#### [Work instruction]
Look through the lines below; wherever the word "Ríos" appears, copy that line.

#### [Information shown]
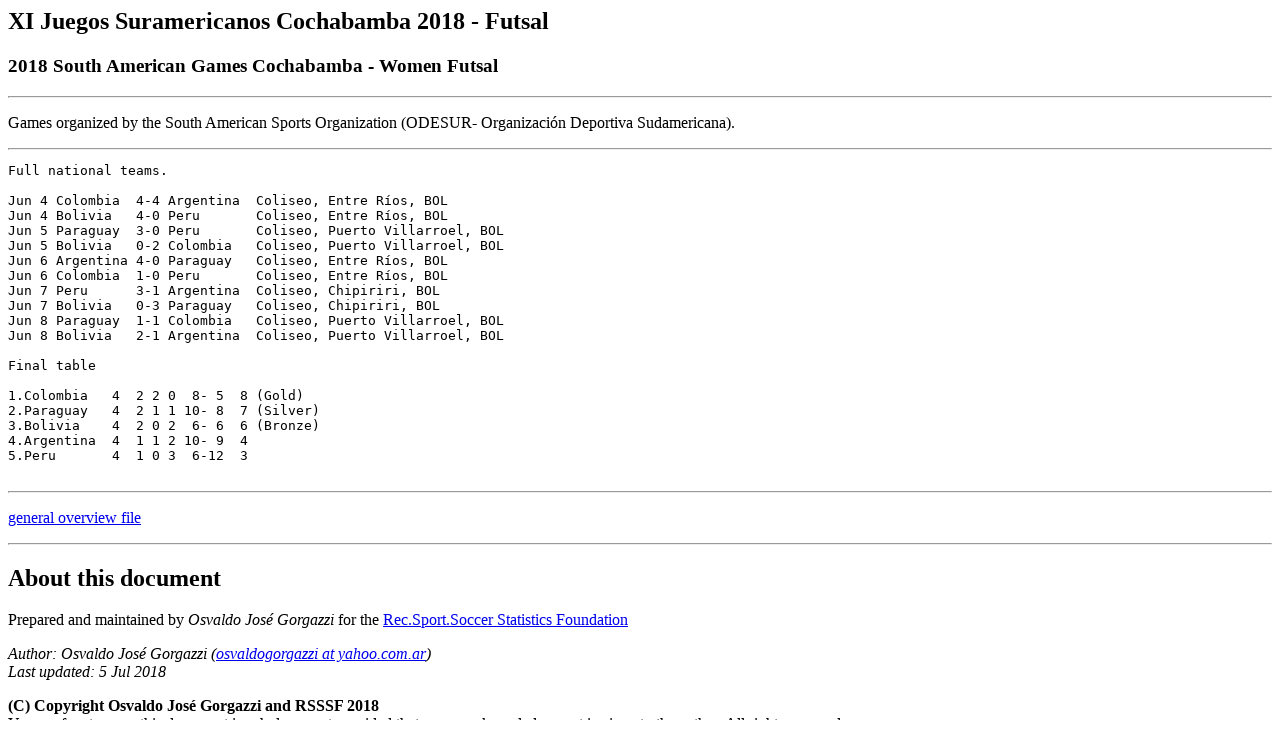

--- FILE ---
content_type: text/html; charset=windows-1252
request_url: https://rsssf.org/tableso/odesur-wom-futs2018.html
body_size: 818
content:
<!DOCTYPE html PUBLIC "-//W3C//DTD HTML 3.2 Final//EN">
<html><head><meta http-equiv="Content-Type" content="text/html; charset=windows-1252">
<title>XI Odesur Games - Cochabamba 2018 - Women Futsal</title>
</head>
<body>
<h2>XI Juegos Suramericanos Cochabamba 2018 - Futsal</h2>
<h3>2018 South American Games Cochabamba - Women Futsal</h3>
<hr>
<p>
Games organized by the South American Sports Organization (ODESUR-
Organización Deportiva Sudamericana). 
</p><p>

</p><hr>
<pre>
Full national teams.

Jun 4 Colombia  4-4 Argentina  Coliseo, Entre Ríos, BOL
Jun 4 Bolivia   4-0 Peru       Coliseo, Entre Ríos, BOL
Jun 5 Paraguay  3-0 Peru       Coliseo, Puerto Villarroel, BOL
Jun 5 Bolivia   0-2 Colombia   Coliseo, Puerto Villarroel, BOL
Jun 6 Argentina 4-0 Paraguay   Coliseo, Entre Ríos, BOL
Jun 6 Colombia  1-0 Peru       Coliseo, Entre Ríos, BOL
Jun 7 Peru      3-1 Argentina  Coliseo, Chipiriri, BOL
Jun 7 Bolivia   0-3 Paraguay   Coliseo, Chipiriri, BOL
Jun 8 Paraguay  1-1 Colombia   Coliseo, Puerto Villarroel, BOL
Jun 8 Bolivia   2-1 Argentina  Coliseo, Puerto Villarroel, BOL

Final table

1.Colombia   4  2 2 0  8- 5  8 (Gold)
2.Paraguay   4  2 1 1 10- 8  7 (Silver)
3.Bolivia    4  2 0 2  6- 6  6 (Bronze)
4.Argentina  4  1 1 2 10- 9  4
5.Peru       4  1 0 3  6-12  3

</pre>
<hr>
<p>
<A HREF="odesur.html">general overview file</A>
<HR>
<A NAME="about"><H2>About this document</H2></A>
<P>Prepared and maintained by <i>Osvaldo José Gorgazzi</i>
for the <A HREF="../nersssf.html">Rec.Sport.Soccer Statistics Foundation</A>
<P><I>
Author: Osvaldo José Gorgazzi 
(<a href="mailto:osvaldogorgazzi at yahoo.com.ar">osvaldogorgazzi at yahoo.com.ar</a>)
<br>
Last updated: 5 Jul 2018<BR></I>
<P>
<B>(C) Copyright Osvaldo José Gorgazzi and 
RSSSF 2018</B><BR>
You are free to copy this document in whole or part provided that proper
acknowledgement is given to the author. All rights reserved.
</body></html>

#### [Answer section]
Jun 4 Colombia  4-4 Argentina  Coliseo, Entre Ríos, BOL
Jun 4 Bolivia   4-0 Peru       Coliseo, Entre Ríos, BOL
Jun 6 Argentina 4-0 Paraguay   Coliseo, Entre Ríos, BOL
Jun 6 Colombia  1-0 Peru       Coliseo, Entre Ríos, BOL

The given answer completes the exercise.